Dans le même ordre d’idées, il semble que M. Hillairet exagère un tant soit peu en donnant (41, boulevard du Temple) 83 ans à Mme Saqui quand celle-ci traversait l’Hippodrome sur une corde raide. Sa date de naissance est mal connue, mais 75 ans nous paraîtrait plus vraisemblable. C’est d’ailleurs l’âge qu’indique Robert Baldick dans sa Vie de Frédérick Lemaitre. De toute façon, 75 ou 83, la performance était jolie…

En revanche, Émile Henry (108, rue Saint-Lazare) n’avait tout de même pas 19 ans, mais 22, lorsqu’il fut exécuté, le 21 mai 1894 (et non le 22) après l’attentat de l’Hôtel Terminus.

Du lapsus à l’erreur de fait

Dans le domaine des faits, quelques erreurs plus graves de M. Hillairet. Passons sur le lapsus répété qui lui fait confondre, rue des Plantes, la rue du Chemin-Vert et la rue du Moulin-Vert et signalons-lui (24, rue Berton) que Balzac n’écrivit jamais de roman intitulé Eve et David (sans doute veut-il parler d’Illusions perdues) et que les Ressources de Quinotia, représentées en 1842, n’ont pu être écrites en 1847.

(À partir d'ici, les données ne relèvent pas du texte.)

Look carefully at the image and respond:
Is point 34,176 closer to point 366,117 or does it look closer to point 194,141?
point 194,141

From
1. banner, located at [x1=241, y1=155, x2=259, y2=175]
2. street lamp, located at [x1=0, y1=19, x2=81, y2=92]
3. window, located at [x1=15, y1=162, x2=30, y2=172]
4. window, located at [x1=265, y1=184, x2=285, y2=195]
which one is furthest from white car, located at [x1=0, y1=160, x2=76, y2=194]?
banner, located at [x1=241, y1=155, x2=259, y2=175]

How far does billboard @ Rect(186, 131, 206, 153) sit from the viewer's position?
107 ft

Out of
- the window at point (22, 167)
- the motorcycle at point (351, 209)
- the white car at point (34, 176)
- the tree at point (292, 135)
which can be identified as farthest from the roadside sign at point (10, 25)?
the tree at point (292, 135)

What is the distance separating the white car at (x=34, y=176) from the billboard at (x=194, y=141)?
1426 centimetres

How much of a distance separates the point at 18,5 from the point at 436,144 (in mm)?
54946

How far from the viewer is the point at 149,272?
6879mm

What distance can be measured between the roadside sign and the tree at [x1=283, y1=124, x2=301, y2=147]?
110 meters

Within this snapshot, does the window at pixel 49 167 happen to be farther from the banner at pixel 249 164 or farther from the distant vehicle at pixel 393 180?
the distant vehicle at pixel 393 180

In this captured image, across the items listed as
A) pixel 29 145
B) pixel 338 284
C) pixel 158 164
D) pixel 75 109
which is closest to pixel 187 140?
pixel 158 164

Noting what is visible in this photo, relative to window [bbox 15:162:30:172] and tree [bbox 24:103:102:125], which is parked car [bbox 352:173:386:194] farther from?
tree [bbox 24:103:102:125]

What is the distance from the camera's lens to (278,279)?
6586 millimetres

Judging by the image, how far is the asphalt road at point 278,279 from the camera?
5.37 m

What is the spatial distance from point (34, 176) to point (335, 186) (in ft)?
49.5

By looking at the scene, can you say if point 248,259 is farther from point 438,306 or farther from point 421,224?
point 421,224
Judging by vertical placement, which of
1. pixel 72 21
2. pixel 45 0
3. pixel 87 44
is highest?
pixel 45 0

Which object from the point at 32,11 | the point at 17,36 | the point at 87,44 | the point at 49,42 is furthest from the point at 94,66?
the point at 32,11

De même (9, passage de la Boule-Blanche), Lacenaire ne peut être accusé d’un crime commis en 1850, puisqu’il était mort depuis quatorze ans déjà, après être devenu la coqueluche du Paris snobinard de l’époque qui oublia, au profit de quelques poèmes à la Béranger, la férocité et la stupidité de ses assassinats.

De même, il semble avéré aujourd’hui que Coffinhal (5, rue Le Regrattier) ne prononça jamais le fameux « La République n’a pas besoin de savants » qu’il faut attribuer à l’abbé Grégoire dans le cadre de la réaction thermidorienne. (Il y a d’ailleurs controverse sur la texture exacte du mot. Philippe Le Bas qui était le fils du robespierriste Le Bas, et qui avait donc grand souci des choses de l’époque, émet cette hypothèse dans son Dictionnaire encyclopédique (Paris, Firmin-Didot, 1841, tome v, p. 264) que le mot prononcé authentiquement par Coffinhal aurait été celui-ci : « La République n’a plus besoin de chimistes » !)

De même (impasse Ronsin), Mme Japy n’était pas la belle-sœur du peintre Steinhel, mais sa belle-mère.

De même (28, avenue Trudaine), on ne sait où M. Hillairet est allé chercher que c’est chez Marie Colombier qu’Alphonse Daudet étrenna son premier habit. Alphonse Daudet l’a raconté dans Trente ans de Paris : cela se passa chez Augustine Brohan, rue Lord-Byron.

On le voit, finalement, rien de bien grave. Rien que quelques petites taches à faire disparaître. De toute manière, l’Hillairet est appelé pour de longues années à être le Rochegude de nos pères.

Après ? Paris se transforme. Bosc publiait récemment dans un hebdomadaire un excellent dessin qui représentait la tour Eiffel, encastrée au milieu de dix buildings qui la dépassaient et la faisaient paraître minable, ridiculement petite. Le dessin était daté 1980. C’est peut-être bien l’avenir.